During this Thanksgiving holiday week, we recognize that many may be celebrating with friends and family. Perhaps they are gathering in-person for the first time in many months. We are grateful for the chance to reconnect, though we also understand that this time of year can be difficult for a large part of our community. Furthermore, we acknowledge the inaccurate stories of the holiday and work to relearn Thanksgiving origins. Additionally, we reflect on the challenges that we face as we seek to understand the ties between white colonization and Thanksgiving with more recent events like the verdict for Kyle Rittenhouse.
Gathering for the Thanksgiving Holiday
While many more will celebrate in-person this week, we make space for those that may not be granted this opportunity. Those navigating illness, whether mental, emotional, or physical, experiencing physical distance barriers, living through incarcerated sentences, facing strained family relationships, mourning the loss of a loved one. Those that may be in the same room as family and friends, but still feel isolation and loneliness. We hold these groups, and many more, in our hearts and hope for healing and peace.
Unlearning Thanksgiving Narratives
Also, we recognize that the original “story” behind the holiday causes harm to the indigenous community and underrepresented populations. During grade school years, it was common to learn about the Pilgrims and Indians. As youth, we may have been taught of a friendly feast, shared by Natives and the new settlers. However, during this holiday week, we encourage people to consider learning more about the history. In “What Really Happened at the First Thanksgiving? The Wampanoag Side of the Tale,” Indian Country Today interviewed the Mashpee Wampanoag Tribe’s Tribal Historic Preservation Officer to gain a clearer picture. We hope people will also rethink common Thanksgiving stories when talking with youth. According to National Geographic, the idea behind this holiday may have started in 1621. And since then, colonization and white supremacy have continued to challenge our country every day.
- Thanksgiving Lesson Plan from a Native American Perspective (Pre-K – 4th Grade)
- Thanksgiving, (Indian Country Today)
Alternative Ways to Celebrate Thanksgiving
However, there are holiday traditions that should continue. We can enjoy a meal and gather with friends and family. While we acknowledge the origination of the holiday, we can create a shift in focus from the idea of Pilgrims and Indians peacefully honoring the harvest of the season. We can work towards acknowledging pain and suffering caused by the colonization that has lasted for centuries.
Here are resources that include suggestions on how to celebrate Thanksgiving:
- Celebrating Thanksgiving Respectfully (McCormick Center for Early Childhood Leadership, 2020)
- How to Enjoy Thanksgiving Without Swallowing the Stereotypes (NPR, 2017)
- The True Dark History Behind Thanksgiving (Good Housekeeping, 2021)
- 9 Things You Can Celebrate Instead of Thanksgiving If It Makes You Uncomfortable (Bustle, 2017) * note that this article does not provide accurate historical information, however provides alternative days to honor
Consider donating time or resources to various non-profit organizations across the state.

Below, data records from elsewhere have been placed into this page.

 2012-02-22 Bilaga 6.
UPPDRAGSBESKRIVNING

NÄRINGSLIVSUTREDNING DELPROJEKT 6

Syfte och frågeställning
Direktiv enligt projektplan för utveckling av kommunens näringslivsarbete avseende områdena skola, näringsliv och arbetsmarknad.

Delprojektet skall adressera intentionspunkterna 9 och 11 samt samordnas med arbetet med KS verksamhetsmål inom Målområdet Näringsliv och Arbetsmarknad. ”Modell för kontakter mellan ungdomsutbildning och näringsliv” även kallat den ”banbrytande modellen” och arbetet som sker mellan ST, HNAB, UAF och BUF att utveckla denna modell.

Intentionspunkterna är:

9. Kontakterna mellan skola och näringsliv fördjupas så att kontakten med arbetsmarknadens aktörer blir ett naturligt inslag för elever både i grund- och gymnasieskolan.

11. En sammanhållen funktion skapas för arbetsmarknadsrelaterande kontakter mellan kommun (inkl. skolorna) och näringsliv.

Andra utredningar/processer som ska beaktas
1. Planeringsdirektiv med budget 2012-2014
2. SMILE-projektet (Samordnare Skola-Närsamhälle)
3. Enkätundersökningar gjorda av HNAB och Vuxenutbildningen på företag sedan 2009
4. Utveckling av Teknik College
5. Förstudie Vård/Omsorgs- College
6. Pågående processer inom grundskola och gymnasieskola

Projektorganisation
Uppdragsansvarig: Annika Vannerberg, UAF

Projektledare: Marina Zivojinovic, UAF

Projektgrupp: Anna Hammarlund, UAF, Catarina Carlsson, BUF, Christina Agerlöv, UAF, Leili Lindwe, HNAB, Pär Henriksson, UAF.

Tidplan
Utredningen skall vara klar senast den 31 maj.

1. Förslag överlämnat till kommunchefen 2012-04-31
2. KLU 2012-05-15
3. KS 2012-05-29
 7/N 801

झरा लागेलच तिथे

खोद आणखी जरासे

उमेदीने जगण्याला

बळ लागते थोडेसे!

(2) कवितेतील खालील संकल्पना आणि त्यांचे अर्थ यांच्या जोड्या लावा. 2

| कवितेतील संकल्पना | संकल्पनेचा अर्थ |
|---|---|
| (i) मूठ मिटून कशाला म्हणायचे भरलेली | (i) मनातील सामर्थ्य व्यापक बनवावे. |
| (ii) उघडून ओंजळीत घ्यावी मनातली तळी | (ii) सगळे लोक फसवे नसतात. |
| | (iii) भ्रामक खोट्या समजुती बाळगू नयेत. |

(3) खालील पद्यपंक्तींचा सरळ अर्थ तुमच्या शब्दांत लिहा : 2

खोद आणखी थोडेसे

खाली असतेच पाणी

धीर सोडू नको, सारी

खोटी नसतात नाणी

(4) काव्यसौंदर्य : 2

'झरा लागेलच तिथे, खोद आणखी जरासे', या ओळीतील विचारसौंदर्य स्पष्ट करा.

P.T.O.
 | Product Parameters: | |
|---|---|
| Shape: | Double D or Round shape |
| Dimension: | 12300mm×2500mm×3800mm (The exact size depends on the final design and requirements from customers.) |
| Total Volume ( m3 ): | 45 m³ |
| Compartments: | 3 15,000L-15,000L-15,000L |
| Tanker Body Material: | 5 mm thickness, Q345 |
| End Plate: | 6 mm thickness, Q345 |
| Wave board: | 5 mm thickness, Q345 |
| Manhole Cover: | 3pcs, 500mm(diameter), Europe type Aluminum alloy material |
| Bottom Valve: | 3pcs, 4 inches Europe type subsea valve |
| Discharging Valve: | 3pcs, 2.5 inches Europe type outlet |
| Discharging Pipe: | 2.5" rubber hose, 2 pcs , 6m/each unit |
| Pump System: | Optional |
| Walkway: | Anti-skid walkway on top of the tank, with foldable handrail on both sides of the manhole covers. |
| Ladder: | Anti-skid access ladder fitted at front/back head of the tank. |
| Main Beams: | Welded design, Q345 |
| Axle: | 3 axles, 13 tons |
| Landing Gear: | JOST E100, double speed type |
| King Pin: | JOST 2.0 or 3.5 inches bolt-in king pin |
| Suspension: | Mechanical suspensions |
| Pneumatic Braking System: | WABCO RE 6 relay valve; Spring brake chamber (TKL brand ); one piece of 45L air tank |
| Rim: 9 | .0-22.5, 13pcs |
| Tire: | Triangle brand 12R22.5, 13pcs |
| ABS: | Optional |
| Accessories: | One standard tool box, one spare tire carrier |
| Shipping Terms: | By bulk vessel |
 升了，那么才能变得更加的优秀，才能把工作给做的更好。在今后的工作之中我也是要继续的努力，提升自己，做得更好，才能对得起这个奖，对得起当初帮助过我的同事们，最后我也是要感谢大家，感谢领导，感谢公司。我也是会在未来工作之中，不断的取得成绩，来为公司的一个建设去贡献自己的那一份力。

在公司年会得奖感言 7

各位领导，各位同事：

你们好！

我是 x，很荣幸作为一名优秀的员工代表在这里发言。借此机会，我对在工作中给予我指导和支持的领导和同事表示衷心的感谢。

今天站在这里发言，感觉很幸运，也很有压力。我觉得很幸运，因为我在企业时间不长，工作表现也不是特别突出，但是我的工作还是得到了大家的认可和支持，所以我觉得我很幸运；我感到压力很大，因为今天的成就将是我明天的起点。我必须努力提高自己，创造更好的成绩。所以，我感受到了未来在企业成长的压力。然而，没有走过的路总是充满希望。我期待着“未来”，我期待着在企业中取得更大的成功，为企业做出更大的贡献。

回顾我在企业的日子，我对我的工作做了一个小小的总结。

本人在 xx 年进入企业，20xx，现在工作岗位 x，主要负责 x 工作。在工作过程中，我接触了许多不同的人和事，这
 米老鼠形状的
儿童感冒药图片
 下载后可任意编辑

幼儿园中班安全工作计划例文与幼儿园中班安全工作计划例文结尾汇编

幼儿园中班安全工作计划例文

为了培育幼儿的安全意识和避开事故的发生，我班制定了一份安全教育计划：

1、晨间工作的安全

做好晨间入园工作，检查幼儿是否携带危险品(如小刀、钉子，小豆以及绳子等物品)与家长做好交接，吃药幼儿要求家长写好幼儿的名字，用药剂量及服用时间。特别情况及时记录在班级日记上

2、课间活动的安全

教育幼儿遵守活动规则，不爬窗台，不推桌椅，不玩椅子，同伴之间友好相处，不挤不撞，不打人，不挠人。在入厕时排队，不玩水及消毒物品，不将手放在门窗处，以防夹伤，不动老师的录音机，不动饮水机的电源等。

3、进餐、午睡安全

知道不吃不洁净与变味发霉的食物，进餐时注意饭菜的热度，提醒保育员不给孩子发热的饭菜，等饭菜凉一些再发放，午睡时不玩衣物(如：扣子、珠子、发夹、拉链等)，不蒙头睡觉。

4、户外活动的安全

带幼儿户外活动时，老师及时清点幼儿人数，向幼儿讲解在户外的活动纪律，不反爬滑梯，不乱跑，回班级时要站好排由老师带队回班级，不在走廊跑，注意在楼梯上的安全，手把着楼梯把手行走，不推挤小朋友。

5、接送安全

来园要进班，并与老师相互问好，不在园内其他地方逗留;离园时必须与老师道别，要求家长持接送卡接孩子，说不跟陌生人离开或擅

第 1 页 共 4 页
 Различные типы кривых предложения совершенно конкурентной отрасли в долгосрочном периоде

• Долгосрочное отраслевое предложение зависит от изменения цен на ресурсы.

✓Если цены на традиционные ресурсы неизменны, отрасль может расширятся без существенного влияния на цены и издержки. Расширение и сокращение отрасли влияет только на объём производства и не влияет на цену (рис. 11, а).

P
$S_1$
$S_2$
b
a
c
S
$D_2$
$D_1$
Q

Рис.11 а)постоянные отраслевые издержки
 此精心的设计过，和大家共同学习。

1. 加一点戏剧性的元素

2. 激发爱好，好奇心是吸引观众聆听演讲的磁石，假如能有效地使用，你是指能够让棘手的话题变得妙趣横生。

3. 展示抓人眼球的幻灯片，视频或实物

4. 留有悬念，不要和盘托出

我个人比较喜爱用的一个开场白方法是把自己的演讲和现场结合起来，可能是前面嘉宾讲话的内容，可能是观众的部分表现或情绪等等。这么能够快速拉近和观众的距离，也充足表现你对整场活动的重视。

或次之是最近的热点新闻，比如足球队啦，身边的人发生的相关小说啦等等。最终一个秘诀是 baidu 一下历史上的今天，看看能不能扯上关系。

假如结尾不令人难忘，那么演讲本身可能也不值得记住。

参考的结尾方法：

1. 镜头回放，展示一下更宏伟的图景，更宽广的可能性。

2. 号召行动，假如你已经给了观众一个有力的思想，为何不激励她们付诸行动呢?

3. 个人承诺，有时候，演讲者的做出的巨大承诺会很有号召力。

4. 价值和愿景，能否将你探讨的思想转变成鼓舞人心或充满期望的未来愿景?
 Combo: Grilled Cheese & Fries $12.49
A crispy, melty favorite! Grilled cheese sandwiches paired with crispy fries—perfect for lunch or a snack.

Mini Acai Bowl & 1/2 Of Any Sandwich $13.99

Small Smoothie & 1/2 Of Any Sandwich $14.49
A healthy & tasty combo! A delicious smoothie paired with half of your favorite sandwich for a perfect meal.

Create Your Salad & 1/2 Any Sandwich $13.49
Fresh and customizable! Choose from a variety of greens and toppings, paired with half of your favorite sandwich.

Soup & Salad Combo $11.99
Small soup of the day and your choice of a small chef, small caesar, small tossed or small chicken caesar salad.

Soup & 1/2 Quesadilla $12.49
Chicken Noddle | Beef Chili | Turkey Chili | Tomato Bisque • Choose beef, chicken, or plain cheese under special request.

The Native American Chamber of Commerce of Illinois provides a list of American Indian Organizations.
And as we continue to see time and time again, we know there is still a large amount of work to be done to break cycles that uphold white supremacy. Actions speak volumes. For instance, white youth with guns can take innocent lives with claims of self-defense. However, black youth are killed for existing. The recent verdict for Kyle Rittenhouse and the tragic end for Trayvon Martin and additional black youth provide a clear example.
We are Grateful
Along with sincere thoughts and prayers, we continue with plans of action while we express our gratitude. And there are many, many things for which we are thankful. We appreciate the continued opportunities to advocate for the safety, health, and success of Illinois’ children, youth, and families. In addition, we are grateful to act as a collective voice for policy and practice and to connect and strengthen our member organizations that serve families across the state. Furthermore, we are thankful for our members who collaboratively work with us to create plans of action for a brighter future for the youth in Illinois.
Indian Country Today Media Network: “Do you regard Thanksgiving as a positive thing?”
Ramona Peters, the Mashpee Wampanoag Tribe’s Tribal Historic Preservation Officer: “As a concept, a heartfelt Thanksgiving is very important to me as a person. It’s important that we give thanks. For me, it’s a state of being. You want to live in a state of thanksgiving, meaning that you use the creativity that the Creator gave you. You use your talents. You find out what those are and you cultivate them and that gives thanks in action” (What Really Happened at the First Thanksgiving? The Wampanoag Side of the Tale,” Indian Country Today).